West Texas Intermediate (WTI) at Houston may be ascending into the top spot as a US coastal light sweet benchmark, but Light Louisiana Sweet (LLS) remains a reliable secondary benchmark.
WTI Houston trading volumes for July are more than double those for LLS — WTI Houston averaged a record high 459,628 b/d versus 203,632 b/d for LLS. However reported LLS volumes have changed little since Argus launched its WTI Houston assessment in February 2015.
WTI Houston trade started slowly. When reported WTI Houston trade volumes were at 4,000 b/d in February 2015, shortly after Argus launched the assessment, LLS volumes totaled 200,463 b/d. Since July 2015, differentials between the trade-month averages of the grades have been less than $1.75/bl as both continue to reflect wider global economics for light sweets.
Even prior to the lifting of the US export ban in December 2015, LLS was representative of the value of domestic light sweet crude in the international market as it reflected the value of imported foreign light crude into the US. After the ban was lifted, the spread between the calendar-month averages of LLS and Ice Brent has remained relatively range-bound, reaching its widest in April 2018 when LLS was at a $2.31/bl discount to Brent. On the stronger end, LLS narrowed to near-parity with Ice Brent when the grade averaged a 3¢/bl discount to Brent in October 2016.

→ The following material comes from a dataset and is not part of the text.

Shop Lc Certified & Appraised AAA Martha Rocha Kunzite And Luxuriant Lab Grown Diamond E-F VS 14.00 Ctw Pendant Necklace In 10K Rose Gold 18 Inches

Since the export ban was lifted, WTI Houston prices have been similarly range-bound with the international marker. But its representation of US shale oil supply versus crude supply at the Louisiana coast accounts for slightly differing spreads. The coastal grade reached its widest average monthly spread to Brent at a $2.95/bl discount in May 2018 and rose as high as a 3¢/bl premium in June 2016.

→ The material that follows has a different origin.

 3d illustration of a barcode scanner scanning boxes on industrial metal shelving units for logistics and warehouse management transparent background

LLS spot trade volumes remain robust despite shrinking flows on the 1.2mn b/d Capline pipeline that carries light crude from St James, Louisiana, to the Patoka area in Illinois. The Capline pipeline's decreasing volumes began when Plains All American Pipeline brought the 200,000 b/d Diamond pipeline on line from Cushing, Oklahoma, to Memphis, Tennessee in December 2017. According to Louisiana regulatory data, northbound Capline flows have fallen to about 21,300 b/d in May, compared to 400,000 b/d in May 2017. The system virtually shut in January, when flows dropped down to 245 b/d.

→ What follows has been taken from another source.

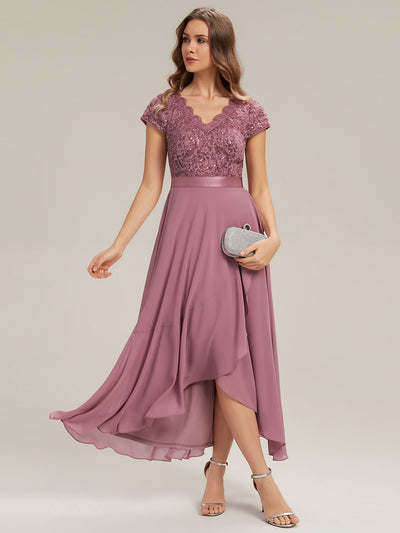 Deep V-Neck Chiffon Cap Sleeve Evening Dress #color_Purple Orchid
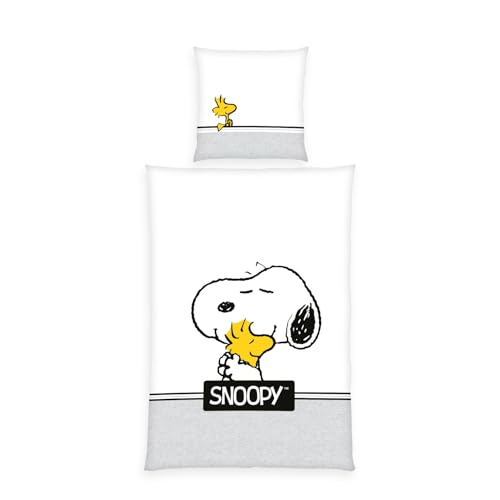Herding Bettwäsche Peanuts, Snoopy, Kopfkissenbezug 80 x 80 cm mit Wende-Motiv, Bettbezug 135 x 200 cm, Mit Reißverschluss, 100% Baumwolle/Renforcé, Weiß/Grau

A nonbinding open season was launched in October 2017 to gauge interest in a reversal of the Capline, and if the owners decide to move forward, the reversal could be operational in the second half of 2022 at an initial capacity of 300,000 b/d.
Such a move may not have much effect on LLS prices, as the grade has maintained liquidity amid demand from local Louisiana refiners and optionality to move volumes on the water. And although the market for LLS may be changing, there are signs pointing to the US Gulf coast's ongoing need for a light sweet marker for offshore crude and for Louisiana.